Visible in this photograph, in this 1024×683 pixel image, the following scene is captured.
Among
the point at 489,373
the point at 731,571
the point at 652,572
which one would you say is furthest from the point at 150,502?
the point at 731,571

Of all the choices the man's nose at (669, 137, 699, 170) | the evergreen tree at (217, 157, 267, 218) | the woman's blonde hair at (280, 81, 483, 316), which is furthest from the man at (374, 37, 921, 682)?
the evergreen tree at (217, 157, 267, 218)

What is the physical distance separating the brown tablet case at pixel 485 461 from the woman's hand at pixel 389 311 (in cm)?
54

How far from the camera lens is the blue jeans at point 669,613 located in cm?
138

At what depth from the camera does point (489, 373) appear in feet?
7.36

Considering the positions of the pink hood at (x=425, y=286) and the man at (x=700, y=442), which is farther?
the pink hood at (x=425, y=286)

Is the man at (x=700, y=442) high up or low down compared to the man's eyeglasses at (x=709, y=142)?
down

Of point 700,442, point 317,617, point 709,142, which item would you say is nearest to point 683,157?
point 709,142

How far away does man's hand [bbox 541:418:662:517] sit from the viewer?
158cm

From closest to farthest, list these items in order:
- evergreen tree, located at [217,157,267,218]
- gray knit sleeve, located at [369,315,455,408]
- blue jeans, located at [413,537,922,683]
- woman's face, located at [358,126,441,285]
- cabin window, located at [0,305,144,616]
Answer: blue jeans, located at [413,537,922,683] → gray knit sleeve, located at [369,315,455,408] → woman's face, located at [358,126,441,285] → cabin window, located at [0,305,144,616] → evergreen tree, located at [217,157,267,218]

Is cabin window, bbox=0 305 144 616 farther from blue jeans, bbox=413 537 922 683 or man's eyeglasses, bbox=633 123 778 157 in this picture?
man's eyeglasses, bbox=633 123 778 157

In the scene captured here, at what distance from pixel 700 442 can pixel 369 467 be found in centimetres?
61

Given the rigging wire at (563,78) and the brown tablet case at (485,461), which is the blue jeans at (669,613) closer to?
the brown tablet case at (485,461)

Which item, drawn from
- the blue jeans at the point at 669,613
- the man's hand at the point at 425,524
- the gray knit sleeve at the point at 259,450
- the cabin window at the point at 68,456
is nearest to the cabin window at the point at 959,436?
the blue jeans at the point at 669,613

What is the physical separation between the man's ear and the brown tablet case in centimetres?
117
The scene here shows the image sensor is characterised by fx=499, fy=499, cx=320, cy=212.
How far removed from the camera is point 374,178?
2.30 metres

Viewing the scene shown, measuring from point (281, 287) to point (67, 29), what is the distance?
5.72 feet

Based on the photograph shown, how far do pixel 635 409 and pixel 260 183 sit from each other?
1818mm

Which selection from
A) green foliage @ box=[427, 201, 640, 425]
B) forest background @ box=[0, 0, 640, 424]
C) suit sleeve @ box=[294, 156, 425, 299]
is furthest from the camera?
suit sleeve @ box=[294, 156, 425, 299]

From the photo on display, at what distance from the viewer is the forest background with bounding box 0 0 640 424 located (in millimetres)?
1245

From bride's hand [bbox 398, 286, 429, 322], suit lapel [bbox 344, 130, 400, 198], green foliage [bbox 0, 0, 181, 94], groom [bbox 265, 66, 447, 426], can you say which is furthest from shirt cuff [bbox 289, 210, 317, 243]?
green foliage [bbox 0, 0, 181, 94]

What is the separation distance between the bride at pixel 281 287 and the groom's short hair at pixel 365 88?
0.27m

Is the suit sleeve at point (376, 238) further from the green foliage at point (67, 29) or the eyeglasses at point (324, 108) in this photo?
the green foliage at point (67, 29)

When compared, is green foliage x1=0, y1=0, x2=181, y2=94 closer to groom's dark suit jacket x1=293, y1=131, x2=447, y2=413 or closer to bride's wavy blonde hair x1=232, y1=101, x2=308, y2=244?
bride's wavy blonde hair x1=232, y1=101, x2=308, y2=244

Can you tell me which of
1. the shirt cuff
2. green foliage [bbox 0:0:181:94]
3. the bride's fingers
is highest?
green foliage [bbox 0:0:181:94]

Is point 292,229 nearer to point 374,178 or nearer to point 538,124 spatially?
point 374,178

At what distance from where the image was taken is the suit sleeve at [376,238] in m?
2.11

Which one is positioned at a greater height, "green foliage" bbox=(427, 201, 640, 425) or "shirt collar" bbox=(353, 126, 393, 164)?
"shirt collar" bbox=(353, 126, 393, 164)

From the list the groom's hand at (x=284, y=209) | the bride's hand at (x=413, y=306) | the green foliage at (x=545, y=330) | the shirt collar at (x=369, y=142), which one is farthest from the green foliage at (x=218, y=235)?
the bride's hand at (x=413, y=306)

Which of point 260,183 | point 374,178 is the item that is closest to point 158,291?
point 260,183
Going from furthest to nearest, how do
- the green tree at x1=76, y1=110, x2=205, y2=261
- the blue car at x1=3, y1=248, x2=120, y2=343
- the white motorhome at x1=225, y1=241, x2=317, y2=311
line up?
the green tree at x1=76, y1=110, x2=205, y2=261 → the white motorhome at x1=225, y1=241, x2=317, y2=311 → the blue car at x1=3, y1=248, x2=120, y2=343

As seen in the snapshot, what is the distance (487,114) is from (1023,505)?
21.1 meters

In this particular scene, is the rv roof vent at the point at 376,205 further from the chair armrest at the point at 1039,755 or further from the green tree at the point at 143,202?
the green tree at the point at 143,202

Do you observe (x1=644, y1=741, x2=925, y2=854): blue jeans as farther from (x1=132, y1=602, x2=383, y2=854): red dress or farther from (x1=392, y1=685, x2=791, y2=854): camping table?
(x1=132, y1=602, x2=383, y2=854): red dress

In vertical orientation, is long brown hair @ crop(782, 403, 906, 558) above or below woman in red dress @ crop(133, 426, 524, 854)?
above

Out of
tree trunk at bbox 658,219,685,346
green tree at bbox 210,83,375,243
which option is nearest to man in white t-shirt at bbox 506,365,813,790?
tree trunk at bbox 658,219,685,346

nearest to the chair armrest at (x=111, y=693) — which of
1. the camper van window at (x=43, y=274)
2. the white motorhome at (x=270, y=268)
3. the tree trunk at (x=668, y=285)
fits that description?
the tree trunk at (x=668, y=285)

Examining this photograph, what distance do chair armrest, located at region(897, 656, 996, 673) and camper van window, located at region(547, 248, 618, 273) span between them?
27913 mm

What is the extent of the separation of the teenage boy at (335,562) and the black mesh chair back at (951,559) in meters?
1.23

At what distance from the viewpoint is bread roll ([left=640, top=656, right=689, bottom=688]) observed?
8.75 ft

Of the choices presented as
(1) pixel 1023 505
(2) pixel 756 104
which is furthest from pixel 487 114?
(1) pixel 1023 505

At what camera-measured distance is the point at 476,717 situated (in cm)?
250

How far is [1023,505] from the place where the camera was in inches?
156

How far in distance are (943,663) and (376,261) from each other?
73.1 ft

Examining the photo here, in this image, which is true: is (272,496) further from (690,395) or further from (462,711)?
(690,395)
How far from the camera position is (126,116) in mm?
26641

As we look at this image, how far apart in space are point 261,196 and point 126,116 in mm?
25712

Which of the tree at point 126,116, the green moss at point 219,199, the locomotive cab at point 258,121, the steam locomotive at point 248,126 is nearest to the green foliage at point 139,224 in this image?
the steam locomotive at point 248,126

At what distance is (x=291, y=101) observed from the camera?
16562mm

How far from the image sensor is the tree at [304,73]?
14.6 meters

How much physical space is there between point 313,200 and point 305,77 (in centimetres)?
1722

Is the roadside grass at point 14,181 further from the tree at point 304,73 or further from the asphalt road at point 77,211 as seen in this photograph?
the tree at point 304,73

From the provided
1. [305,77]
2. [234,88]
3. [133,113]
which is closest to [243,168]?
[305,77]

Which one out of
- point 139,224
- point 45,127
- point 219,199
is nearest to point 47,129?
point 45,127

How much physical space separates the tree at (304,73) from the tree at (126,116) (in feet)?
....
◆ What you have to do
Copy every line of the data above verbatim, from the first line to the last, with no changes.

◆ Expected answer
Visible in this photograph, in this 1024×683 pixel image, the following scene is captured.
Among
the point at 489,373
the point at 731,571
the point at 652,572
which one would you say is furthest from the point at 150,502?
the point at 731,571

Of all the choices the man's nose at (669, 137, 699, 170) | the evergreen tree at (217, 157, 267, 218) | the woman's blonde hair at (280, 81, 483, 316), which is furthest from the man at (374, 37, 921, 682)?
the evergreen tree at (217, 157, 267, 218)

What is the physical distance separating the brown tablet case at pixel 485 461 from the woman's hand at pixel 389 311 (in cm)?
54

How far from the camera lens is the blue jeans at point 669,613 located in cm?
138

At what depth from the camera does point (489, 373) appear in feet?
7.36

Considering the positions of the pink hood at (x=425, y=286) and the man at (x=700, y=442), which is farther?
the pink hood at (x=425, y=286)

Is the man at (x=700, y=442) high up or low down compared to the man's eyeglasses at (x=709, y=142)?
down

Of point 700,442, point 317,617, point 709,142, which item would you say is nearest to point 683,157?
point 709,142

How far away does man's hand [bbox 541:418:662:517] sit from the viewer?
158cm

From closest to farthest, list these items in order:
- evergreen tree, located at [217,157,267,218]
- gray knit sleeve, located at [369,315,455,408]
- blue jeans, located at [413,537,922,683]
- woman's face, located at [358,126,441,285]
- cabin window, located at [0,305,144,616]
Answer: blue jeans, located at [413,537,922,683] → gray knit sleeve, located at [369,315,455,408] → woman's face, located at [358,126,441,285] → cabin window, located at [0,305,144,616] → evergreen tree, located at [217,157,267,218]

Is cabin window, bbox=0 305 144 616 farther from blue jeans, bbox=413 537 922 683 or man's eyeglasses, bbox=633 123 778 157 in this picture?
man's eyeglasses, bbox=633 123 778 157

In the scene captured here, at what distance from pixel 700 442 can pixel 369 467 be found in centimetres?
61

Given the rigging wire at (563,78) and the brown tablet case at (485,461), which is the blue jeans at (669,613) closer to?
the brown tablet case at (485,461)

Which item, drawn from
- the blue jeans at the point at 669,613
- the man's hand at the point at 425,524
- the gray knit sleeve at the point at 259,450
- the cabin window at the point at 68,456
is nearest to the cabin window at the point at 959,436?
the blue jeans at the point at 669,613

What is the physical separation between the man's ear and the brown tablet case in centimetres?
117
The scene here shows the image sensor is characterised by fx=499, fy=499, cx=320, cy=212.
How far removed from the camera is point 374,178?
2.30 metres

Viewing the scene shown, measuring from point (281, 287) to point (67, 29), what is the distance?
5.72 feet

Based on the photograph shown, how far do pixel 635 409 and pixel 260 183 sit from each other?
1818mm

Which selection from
A) green foliage @ box=[427, 201, 640, 425]
B) forest background @ box=[0, 0, 640, 424]
C) suit sleeve @ box=[294, 156, 425, 299]
is furthest from the camera?
suit sleeve @ box=[294, 156, 425, 299]

From the photo on display, at what distance from the viewer is the forest background with bounding box 0 0 640 424 located (in millimetres)?
1245

From bride's hand [bbox 398, 286, 429, 322], suit lapel [bbox 344, 130, 400, 198], green foliage [bbox 0, 0, 181, 94], groom [bbox 265, 66, 447, 426], can you say which is furthest from shirt cuff [bbox 289, 210, 317, 243]?
green foliage [bbox 0, 0, 181, 94]

What is the separation distance between the bride at pixel 281 287 and the groom's short hair at pixel 365 88?
0.27m

Is the suit sleeve at point (376, 238) further from the green foliage at point (67, 29) or the eyeglasses at point (324, 108) in this photo?
the green foliage at point (67, 29)

When compared, is green foliage x1=0, y1=0, x2=181, y2=94 closer to groom's dark suit jacket x1=293, y1=131, x2=447, y2=413 or closer to bride's wavy blonde hair x1=232, y1=101, x2=308, y2=244?
bride's wavy blonde hair x1=232, y1=101, x2=308, y2=244

Can you tell me which of
1. the shirt cuff
2. green foliage [bbox 0:0:181:94]
3. the bride's fingers
is highest?
green foliage [bbox 0:0:181:94]

Is point 292,229 nearer to point 374,178 or nearer to point 538,124 spatially?
point 374,178

At what distance from where the image was taken is the suit sleeve at [376,238] in m?
2.11

Which one is positioned at a greater height, "green foliage" bbox=(427, 201, 640, 425) or "shirt collar" bbox=(353, 126, 393, 164)?
"shirt collar" bbox=(353, 126, 393, 164)

From the list the groom's hand at (x=284, y=209) | the bride's hand at (x=413, y=306) | the green foliage at (x=545, y=330) | the shirt collar at (x=369, y=142), which one is farthest from the green foliage at (x=218, y=235)?
the bride's hand at (x=413, y=306)

Which of point 260,183 | point 374,178 is the item that is closest to point 158,291?
point 260,183
Going from furthest to nearest, how do
- the green tree at x1=76, y1=110, x2=205, y2=261
- the blue car at x1=3, y1=248, x2=120, y2=343
- the white motorhome at x1=225, y1=241, x2=317, y2=311
line up?
the green tree at x1=76, y1=110, x2=205, y2=261 → the white motorhome at x1=225, y1=241, x2=317, y2=311 → the blue car at x1=3, y1=248, x2=120, y2=343

As seen in the snapshot, what is the distance (487,114) is from (1023,505)?
21.1 meters

In this particular scene, is the rv roof vent at the point at 376,205 further from the chair armrest at the point at 1039,755 or further from the green tree at the point at 143,202?
the green tree at the point at 143,202

Do you observe (x1=644, y1=741, x2=925, y2=854): blue jeans as farther from (x1=132, y1=602, x2=383, y2=854): red dress or farther from (x1=392, y1=685, x2=791, y2=854): camping table?
(x1=132, y1=602, x2=383, y2=854): red dress

In vertical orientation, is long brown hair @ crop(782, 403, 906, 558) above or below woman in red dress @ crop(133, 426, 524, 854)?
above

Out of
tree trunk at bbox 658,219,685,346
green tree at bbox 210,83,375,243
which option is nearest to man in white t-shirt at bbox 506,365,813,790?
tree trunk at bbox 658,219,685,346

nearest to the chair armrest at (x=111, y=693) — which of
1. the camper van window at (x=43, y=274)
2. the white motorhome at (x=270, y=268)
3. the tree trunk at (x=668, y=285)
fits that description?
the tree trunk at (x=668, y=285)

Examining this photograph, what distance do chair armrest, located at region(897, 656, 996, 673) and camper van window, located at region(547, 248, 618, 273) span between them?
27913 mm

What is the extent of the separation of the teenage boy at (335,562) and the black mesh chair back at (951,559) in meters?
1.23

At what distance from the viewpoint is bread roll ([left=640, top=656, right=689, bottom=688]) observed?
8.75 ft

Of the choices presented as
(1) pixel 1023 505
(2) pixel 756 104
which is furthest from pixel 487 114?
(1) pixel 1023 505

At what camera-measured distance is the point at 476,717 situated (in cm)?
250

How far is [1023,505] from the place where the camera was in inches?
156

How far in distance are (943,663) and (376,261) from each other?
73.1 ft

Examining the photo here, in this image, which is true: is (272,496) further from (690,395) or further from (462,711)?
(690,395)
How far from the camera position is (126,116) in mm?
26641

As we look at this image, how far apart in space are point 261,196 and point 126,116 in mm?
25712

Which of the tree at point 126,116, the green moss at point 219,199, the locomotive cab at point 258,121, the steam locomotive at point 248,126 is nearest to the green foliage at point 139,224 in this image?
the steam locomotive at point 248,126

At what distance is (x=291, y=101) observed from the camera?
16562mm

How far from the image sensor is the tree at [304,73]?
14.6 meters

How much physical space is there between point 313,200 and point 305,77 (in centimetres)?
1722

Is the roadside grass at point 14,181 further from the tree at point 304,73 or further from the asphalt road at point 77,211 as seen in this photograph?
the tree at point 304,73

From the provided
1. [305,77]
2. [234,88]
3. [133,113]
which is closest to [243,168]?
[305,77]

Which one out of
- point 139,224
- point 45,127
- point 219,199
is nearest to point 47,129?
point 45,127

How much physical space separates the tree at (304,73) from the tree at (126,116) (in feet)?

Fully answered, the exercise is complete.